Reavaliando a política habitacional: o acesso à moradia através da infraestrutura
Imagem: Palácio do Planalto/Flickr.

Reavaliando a política habitacional: o acesso à moradia através da infraestrutura

O Minha Casa, Minha Vida restringe o acesso a oportunidades, incentivado incorporadoras a desenvolver seus projetos em áreas distantes dos centros urbanos.

1 de novembro de 2019

O Programa Minha Casa, Minha Vida (MCMV) foi uma das principais bandeiras da política habitacional em nível federal dos últimos governos. O MCMV, que se configura através do financiamento de novas habitações populares, incentiva incorporadoras a desenvolver seus projetos em áreas distantes dos centros urbanos. Isto ocorre pois, em razão das métricas de desempenho considerarem apenas quantidade de unidades entregues, há um forte incentivo econômico às incorporadoras para construir longe dos centros urbanos, onde os terrenos são mais baratos. Isso significa que boa parte dos empreendimentos estão distantes de boas oportunidades de emprego e serviços básicos, assim como isolados das redes públicas de transporte de massa que, por natureza, não têm condições de atender áreas periféricas de baixa densidade urbana.

A situação social nos empreendimentos do MCMV, de forma geral, é desafiadora. Em um sistema misto entre financiamento público e construção privada, muitos moradores se tornam endividados, com risco de perder suas moradias. Outros sublocam irregularmente seus imóveis, evidenciando a dificuldade de controle da política. Muitas das comunidades, criadas de forma artificial, monofuncionais e pouco acessíveis, foram tomadas pelo tráfico ou por milícias, como no Rio de Janeiro, onde o Estado já não tem fácil acesso para provimento de serviços essenciais em diversas regiões. Ainda, alguns empreendimentos são usados como justificativa para remoção de comunidades informais já estabelecidas, ao invés de as autoridades públicas efetuarem trabalho mais sensível de regularização fundiária e urbanização. 

O MCMV também parte do princípio de que o principal objetivo é transferir o imóvel como propriedade, independente do lugar, tamanho e particularidade dos moradores, enquanto esta não deveria ser a única questão em jogo, conforme a nota pública da Rede Cidade e Moradia, assinada por dezenas de entidades e pesquisadores ligados às políticas habitacionais no Brasil. O programa também pressupõe que o déficit habitacional deve ser atendido diretamente por habitações novas, embora produtos novos sejam, via de regra, mais caros que produtos usados ou antigos. Em outras palavras, as moradias em regiões centrais que, com o tempo, desvalorizaram e se tornaram mais acessíveis, são candidatas potenciais para atender moradores de baixa renda. Além disso, segundo Alain Bertaud, ex-urbanista chefe do Banco Mundial e atual pesquisador sênior do NYU Marron Institute, em uma política habitacional séria não existem filas para conseguir uma habitação via alocação, mas sim um maior acesso dos moradores às unidades de mercado, permitindo maior liberdade de escolha do tipo e da localização do imóvel de acordo com as suas necessidades.

Bloco de dados:

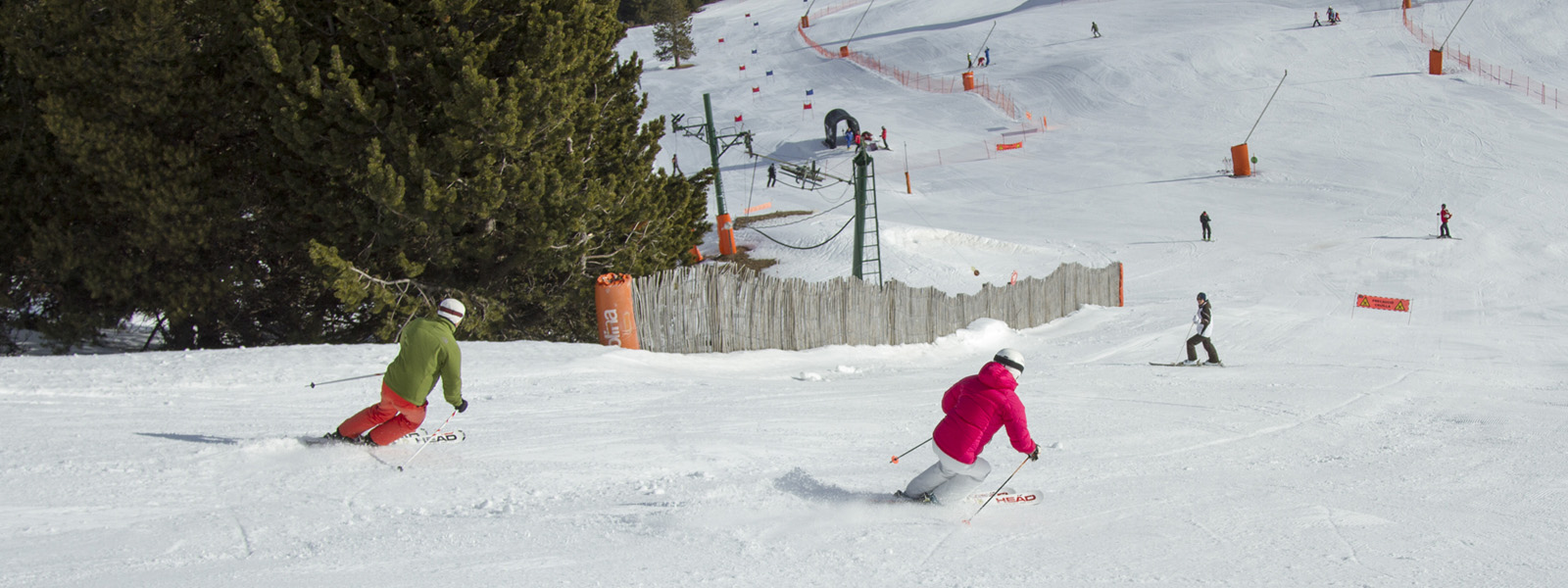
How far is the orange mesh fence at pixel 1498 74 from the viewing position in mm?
42562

Tarefas obrigatórias:
1 – Traduza para o inglês esta frase do texto sobre o Minha Casa, Minha Vida: "Outros sublocam irregularmente seus imóveis, evidenciando a dificuldade de controle da política."
2 – Segundo o texto sobre o Minha Casa, Minha Vida, que cargo Alain Bertaud ocupava no Banco Mundial?
3 – Imprima fielmente uma parte do texto sobre o Minha Casa, Minha Vida. Comece nas palavras "A situação social" e pare depois de "fundiária e urbanização.".

Respostas às tarefas:
1 – Others irregularly sublet their properties, highlighting the difficulty of controlling the policy.

2 – Ele foi urbanista chefe do Banco Mundial.

3 –
A situação social nos empreendimentos do MCMV, de forma geral, é desafiadora. Em um sistema misto entre financiamento público e construção privada, muitos moradores se tornam endividados, com risco de perder suas moradias. Outros sublocam irregularmente seus imóveis, evidenciando a dificuldade de controle da política. Muitas das comunidades, criadas de forma artificial, monofuncionais e pouco acessíveis, foram tomadas pelo tráfico ou por milícias, como no Rio de Janeiro, onde o Estado já não tem fácil acesso para provimento de serviços essenciais em diversas regiões. Ainda, alguns empreendimentos são usados como justificativa para remoção de comunidades informais já estabelecidas, ao invés de as autoridades públicas efetuarem trabalho mais sensível de regularização fundiária e urbanização.